Rewrite the records as a numbered list, starting with the line that contains "From the camera, how" and going on through the last line of the records, leaving out blank lines.
+-------+
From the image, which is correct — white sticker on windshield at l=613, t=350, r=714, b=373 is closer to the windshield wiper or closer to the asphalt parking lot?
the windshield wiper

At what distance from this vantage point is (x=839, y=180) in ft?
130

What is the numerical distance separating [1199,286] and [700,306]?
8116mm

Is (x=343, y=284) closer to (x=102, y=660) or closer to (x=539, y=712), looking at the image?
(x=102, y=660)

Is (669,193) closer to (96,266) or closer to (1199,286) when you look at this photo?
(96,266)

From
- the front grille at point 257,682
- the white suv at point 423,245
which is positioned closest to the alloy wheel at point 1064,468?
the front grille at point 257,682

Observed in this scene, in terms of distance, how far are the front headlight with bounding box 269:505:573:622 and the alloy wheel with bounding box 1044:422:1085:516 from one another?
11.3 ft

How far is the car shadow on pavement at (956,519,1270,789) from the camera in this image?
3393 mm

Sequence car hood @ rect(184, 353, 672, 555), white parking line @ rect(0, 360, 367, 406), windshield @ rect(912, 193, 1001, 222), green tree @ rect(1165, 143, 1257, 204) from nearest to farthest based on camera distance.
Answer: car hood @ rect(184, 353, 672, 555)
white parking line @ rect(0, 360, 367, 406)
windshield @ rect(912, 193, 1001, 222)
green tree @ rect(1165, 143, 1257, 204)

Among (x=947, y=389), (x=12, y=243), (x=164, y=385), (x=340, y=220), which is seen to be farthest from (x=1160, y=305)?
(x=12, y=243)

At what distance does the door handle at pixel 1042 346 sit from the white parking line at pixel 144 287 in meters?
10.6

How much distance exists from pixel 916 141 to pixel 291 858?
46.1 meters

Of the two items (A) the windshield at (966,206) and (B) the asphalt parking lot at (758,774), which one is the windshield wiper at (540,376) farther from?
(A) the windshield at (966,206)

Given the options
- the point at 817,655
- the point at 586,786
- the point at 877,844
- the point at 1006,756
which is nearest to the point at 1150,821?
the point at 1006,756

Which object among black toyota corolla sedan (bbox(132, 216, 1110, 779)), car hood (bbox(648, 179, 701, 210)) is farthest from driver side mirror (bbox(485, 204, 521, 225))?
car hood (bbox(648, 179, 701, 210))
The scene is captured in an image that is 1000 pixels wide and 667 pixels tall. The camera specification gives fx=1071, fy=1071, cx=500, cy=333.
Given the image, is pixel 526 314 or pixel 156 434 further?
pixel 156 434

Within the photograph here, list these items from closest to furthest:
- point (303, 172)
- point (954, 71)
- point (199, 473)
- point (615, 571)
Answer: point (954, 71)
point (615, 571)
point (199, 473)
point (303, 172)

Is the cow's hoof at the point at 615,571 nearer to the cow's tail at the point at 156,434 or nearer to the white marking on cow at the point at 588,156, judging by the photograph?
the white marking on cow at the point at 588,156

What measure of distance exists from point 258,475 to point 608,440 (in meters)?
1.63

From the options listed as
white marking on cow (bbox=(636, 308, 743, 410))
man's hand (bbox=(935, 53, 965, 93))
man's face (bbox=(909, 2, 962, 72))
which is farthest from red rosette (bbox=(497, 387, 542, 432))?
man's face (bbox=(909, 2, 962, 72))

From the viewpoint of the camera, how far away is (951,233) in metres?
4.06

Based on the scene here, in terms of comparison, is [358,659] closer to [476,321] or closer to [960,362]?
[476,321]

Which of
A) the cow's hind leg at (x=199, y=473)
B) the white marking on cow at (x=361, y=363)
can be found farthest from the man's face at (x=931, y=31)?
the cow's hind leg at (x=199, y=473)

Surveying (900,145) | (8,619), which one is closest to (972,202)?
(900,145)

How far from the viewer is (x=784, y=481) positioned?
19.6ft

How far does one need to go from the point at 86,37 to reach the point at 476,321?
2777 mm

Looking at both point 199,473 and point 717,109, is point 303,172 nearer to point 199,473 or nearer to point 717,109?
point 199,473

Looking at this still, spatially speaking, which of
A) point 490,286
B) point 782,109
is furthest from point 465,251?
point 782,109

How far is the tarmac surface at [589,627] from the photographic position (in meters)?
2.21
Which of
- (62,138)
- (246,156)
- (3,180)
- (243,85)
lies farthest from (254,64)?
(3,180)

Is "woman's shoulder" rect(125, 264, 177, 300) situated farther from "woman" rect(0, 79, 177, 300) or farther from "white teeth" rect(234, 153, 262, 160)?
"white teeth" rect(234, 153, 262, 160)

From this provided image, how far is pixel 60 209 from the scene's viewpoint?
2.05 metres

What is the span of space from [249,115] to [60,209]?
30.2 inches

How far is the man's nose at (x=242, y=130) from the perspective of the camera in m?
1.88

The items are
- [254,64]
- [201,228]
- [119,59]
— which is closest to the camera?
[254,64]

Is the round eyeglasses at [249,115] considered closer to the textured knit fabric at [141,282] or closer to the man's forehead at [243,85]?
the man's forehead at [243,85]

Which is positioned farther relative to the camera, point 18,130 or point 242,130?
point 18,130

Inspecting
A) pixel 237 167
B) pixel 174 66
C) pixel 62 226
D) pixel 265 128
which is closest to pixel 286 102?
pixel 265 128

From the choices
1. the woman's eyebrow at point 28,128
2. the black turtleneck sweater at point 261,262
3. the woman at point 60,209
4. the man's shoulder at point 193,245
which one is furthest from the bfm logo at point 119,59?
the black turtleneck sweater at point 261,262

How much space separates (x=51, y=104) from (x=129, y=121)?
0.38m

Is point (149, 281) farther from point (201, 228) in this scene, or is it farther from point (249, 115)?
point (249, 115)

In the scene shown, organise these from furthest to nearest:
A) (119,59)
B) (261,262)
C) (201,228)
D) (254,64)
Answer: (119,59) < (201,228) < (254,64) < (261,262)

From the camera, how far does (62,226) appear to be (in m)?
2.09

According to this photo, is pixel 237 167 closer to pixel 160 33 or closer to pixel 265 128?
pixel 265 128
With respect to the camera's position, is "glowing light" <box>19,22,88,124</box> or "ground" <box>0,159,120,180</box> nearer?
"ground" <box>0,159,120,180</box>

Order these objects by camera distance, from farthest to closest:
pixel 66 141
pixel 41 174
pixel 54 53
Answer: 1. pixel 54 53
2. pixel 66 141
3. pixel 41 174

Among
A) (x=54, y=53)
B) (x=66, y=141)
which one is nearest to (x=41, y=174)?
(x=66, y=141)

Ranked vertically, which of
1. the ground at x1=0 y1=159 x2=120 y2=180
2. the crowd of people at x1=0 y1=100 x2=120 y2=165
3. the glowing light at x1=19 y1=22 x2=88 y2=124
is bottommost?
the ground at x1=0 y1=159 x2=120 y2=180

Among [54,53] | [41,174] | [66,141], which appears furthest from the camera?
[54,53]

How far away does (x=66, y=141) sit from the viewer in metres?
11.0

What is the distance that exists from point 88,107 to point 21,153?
+-------+
TASK RESULT
1. From the camera, how far does (62,226) appear to be (in m)?
2. 2.09
3. According to this photo, is pixel 237 167 closer to pixel 160 33 or closer to pixel 265 128?
4. pixel 265 128
5. With respect to the camera's position, is "glowing light" <box>19,22,88,124</box> or "ground" <box>0,159,120,180</box> nearer?
6. "ground" <box>0,159,120,180</box>
7. Order these objects by camera distance, from farthest to closest:
8. pixel 66 141
9. pixel 41 174
10. pixel 54 53
11. Answer: 1. pixel 54 53
12. 2. pixel 66 141
13. 3. pixel 41 174
14. Among
15. A) (x=54, y=53)
16. B) (x=66, y=141)
17. which one is nearest to (x=41, y=174)?
18. (x=66, y=141)
19. Ranked vertically, which of
20. 1. the ground at x1=0 y1=159 x2=120 y2=180
21. 2. the crowd of people at x1=0 y1=100 x2=120 y2=165
22. 3. the glowing light at x1=19 y1=22 x2=88 y2=124
23. is bottommost?
24. the ground at x1=0 y1=159 x2=120 y2=180
25. Among [54,53] | [41,174] | [66,141], which appears furthest from the camera?
26. [54,53]
27. How far away does (x=66, y=141) sit from the viewer in metres?
28. 11.0
29. What is the distance that exists from point 88,107 to point 21,153?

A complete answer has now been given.